• PASSAGE GIVEN:
Specsavers has successfully established that Asda infringed its community trade mark for the word "SPECSAVERS" by Asda's use of the tagline "Be a real spec saver at Asda" during its 2009 campaign to promote its in-store opticians.

The judge held that although use of this tagline did not lead to a likelihood of consumer confusion, Asda did obtain an advantage from the reference it made to the Specsavers mark.

The evidence showed that Asda's reference to the Specsavers mark was intentional and so the advantage was held to be unfair. Accordingly, trade mark infringement was established under Article 9(1)(c) of the Community Trade Mark Regulation but not under Article 9(1)(b).

In addition to the infringing tagline, Asda had also used a logo mark of two non-intersecting ovals with the words "ASDA" and "OPTICIANS" placed in the respective ovals and a second tagline "Spec savings at Asda". Specsavers alleged infringement of its device mark of two intersecting ovals with "SPECSAVERS" placed across them, as well as its word marks, but lost these arguments. Asda also successfully challenged the validity of one of Specsavers' device marks which was a depiction of the two intersecting ovals without any wording.

• THE PROBLEM: Repeat, word for word, the part of the Specsavers ruling that begins at "The evidence showed" and ends after "under Article 9(1)(b).".

• INFORMATION SHOWN:

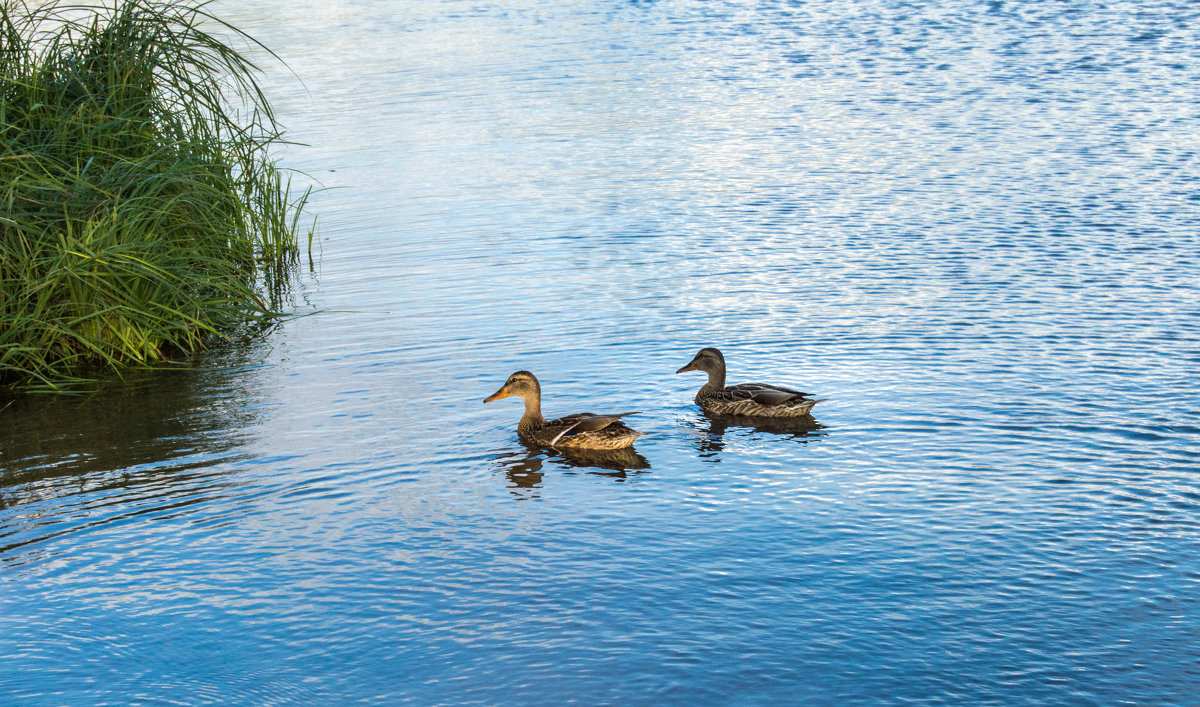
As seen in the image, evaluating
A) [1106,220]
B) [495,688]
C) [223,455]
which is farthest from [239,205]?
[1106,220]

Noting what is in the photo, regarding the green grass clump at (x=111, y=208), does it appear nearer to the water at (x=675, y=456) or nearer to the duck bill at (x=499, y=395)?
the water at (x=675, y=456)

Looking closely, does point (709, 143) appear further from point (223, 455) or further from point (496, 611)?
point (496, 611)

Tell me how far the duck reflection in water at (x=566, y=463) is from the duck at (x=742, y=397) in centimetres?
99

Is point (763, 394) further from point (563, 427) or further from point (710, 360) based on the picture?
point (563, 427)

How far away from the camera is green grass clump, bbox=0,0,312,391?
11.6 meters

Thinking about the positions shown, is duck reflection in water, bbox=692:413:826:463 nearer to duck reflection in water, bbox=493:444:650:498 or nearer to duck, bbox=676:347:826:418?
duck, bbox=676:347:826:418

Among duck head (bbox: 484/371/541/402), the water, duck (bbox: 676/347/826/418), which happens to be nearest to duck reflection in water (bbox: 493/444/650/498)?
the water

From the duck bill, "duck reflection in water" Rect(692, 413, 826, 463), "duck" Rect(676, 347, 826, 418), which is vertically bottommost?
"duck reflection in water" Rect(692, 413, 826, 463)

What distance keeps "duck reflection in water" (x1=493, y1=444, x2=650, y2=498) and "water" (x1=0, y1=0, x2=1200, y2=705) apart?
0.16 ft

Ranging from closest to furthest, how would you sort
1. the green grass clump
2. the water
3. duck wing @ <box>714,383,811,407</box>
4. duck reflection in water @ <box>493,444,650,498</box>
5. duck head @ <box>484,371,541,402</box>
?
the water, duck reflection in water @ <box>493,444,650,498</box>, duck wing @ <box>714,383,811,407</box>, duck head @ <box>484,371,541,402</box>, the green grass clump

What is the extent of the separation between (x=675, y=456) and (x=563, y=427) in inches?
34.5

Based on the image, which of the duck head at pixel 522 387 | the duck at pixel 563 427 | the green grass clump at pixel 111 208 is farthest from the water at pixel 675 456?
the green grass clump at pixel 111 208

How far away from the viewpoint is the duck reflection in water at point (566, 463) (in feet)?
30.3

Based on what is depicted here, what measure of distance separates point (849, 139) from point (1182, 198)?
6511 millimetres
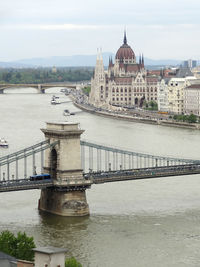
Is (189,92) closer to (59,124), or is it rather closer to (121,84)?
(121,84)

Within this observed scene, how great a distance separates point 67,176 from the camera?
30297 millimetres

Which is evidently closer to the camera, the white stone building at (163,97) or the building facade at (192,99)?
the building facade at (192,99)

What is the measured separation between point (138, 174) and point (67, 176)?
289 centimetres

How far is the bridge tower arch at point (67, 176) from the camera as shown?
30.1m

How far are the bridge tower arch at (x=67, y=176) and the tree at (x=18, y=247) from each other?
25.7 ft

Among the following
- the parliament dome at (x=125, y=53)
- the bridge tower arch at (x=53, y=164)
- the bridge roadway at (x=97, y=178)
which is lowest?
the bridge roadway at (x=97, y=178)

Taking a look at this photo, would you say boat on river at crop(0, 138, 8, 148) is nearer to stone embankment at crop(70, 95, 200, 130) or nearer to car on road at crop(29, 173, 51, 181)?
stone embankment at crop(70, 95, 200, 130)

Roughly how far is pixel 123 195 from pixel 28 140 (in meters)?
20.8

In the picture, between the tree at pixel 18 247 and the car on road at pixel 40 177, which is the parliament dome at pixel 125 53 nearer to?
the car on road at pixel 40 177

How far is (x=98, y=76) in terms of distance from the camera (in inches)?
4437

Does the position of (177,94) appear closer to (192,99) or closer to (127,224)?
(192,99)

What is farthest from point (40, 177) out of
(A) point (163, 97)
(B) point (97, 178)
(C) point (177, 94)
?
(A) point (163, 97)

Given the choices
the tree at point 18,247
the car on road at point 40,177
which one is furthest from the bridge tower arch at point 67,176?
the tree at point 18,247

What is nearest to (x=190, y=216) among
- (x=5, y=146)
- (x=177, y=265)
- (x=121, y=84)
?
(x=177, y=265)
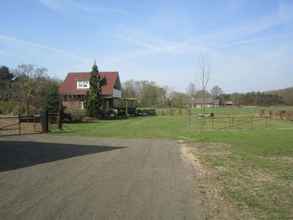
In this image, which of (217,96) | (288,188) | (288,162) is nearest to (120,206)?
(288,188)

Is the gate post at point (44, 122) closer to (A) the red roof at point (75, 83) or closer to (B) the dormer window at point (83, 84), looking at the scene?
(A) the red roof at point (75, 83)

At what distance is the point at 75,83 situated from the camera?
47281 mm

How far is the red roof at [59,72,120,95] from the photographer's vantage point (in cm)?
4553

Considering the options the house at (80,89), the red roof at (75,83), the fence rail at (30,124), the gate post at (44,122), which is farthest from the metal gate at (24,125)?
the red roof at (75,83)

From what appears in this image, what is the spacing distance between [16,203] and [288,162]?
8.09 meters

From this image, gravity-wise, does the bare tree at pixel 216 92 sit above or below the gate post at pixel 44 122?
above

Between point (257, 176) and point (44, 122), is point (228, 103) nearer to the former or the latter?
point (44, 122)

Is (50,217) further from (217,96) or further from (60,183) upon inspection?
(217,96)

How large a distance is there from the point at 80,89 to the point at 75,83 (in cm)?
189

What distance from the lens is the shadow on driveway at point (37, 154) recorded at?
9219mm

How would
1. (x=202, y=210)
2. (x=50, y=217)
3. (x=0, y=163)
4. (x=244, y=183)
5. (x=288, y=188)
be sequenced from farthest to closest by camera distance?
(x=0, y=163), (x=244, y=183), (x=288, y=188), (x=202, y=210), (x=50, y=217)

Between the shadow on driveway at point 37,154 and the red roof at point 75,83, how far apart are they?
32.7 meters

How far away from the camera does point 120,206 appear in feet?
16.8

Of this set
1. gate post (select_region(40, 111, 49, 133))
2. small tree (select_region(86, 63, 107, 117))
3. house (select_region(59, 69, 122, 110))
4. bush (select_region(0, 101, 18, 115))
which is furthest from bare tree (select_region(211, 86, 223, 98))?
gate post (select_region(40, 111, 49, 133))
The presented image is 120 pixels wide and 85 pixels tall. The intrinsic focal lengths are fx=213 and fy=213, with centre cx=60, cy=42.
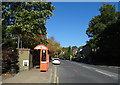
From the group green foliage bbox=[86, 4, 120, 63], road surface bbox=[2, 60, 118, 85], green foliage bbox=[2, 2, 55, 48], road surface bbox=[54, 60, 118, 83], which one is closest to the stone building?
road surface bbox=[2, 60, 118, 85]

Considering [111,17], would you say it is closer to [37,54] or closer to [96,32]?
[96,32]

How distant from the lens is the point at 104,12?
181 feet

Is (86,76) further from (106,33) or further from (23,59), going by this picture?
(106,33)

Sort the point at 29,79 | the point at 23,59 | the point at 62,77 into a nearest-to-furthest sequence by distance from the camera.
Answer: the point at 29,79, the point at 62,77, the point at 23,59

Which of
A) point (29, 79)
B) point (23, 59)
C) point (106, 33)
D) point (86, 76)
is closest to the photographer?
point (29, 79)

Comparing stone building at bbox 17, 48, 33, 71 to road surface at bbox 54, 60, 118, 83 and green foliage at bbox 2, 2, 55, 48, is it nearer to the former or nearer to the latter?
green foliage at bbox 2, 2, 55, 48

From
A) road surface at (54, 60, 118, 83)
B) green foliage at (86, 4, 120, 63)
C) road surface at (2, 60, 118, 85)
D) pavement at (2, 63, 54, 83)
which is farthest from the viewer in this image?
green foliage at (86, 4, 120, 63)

• SOLUTION BELOW:
The evidence showed that Asda's reference to the Specsavers mark was intentional and so the advantage was held to be unfair. Accordingly, trade mark infringement was established under Article 9(1)(c) of the Community Trade Mark Regulation but not under Article 9(1)(b).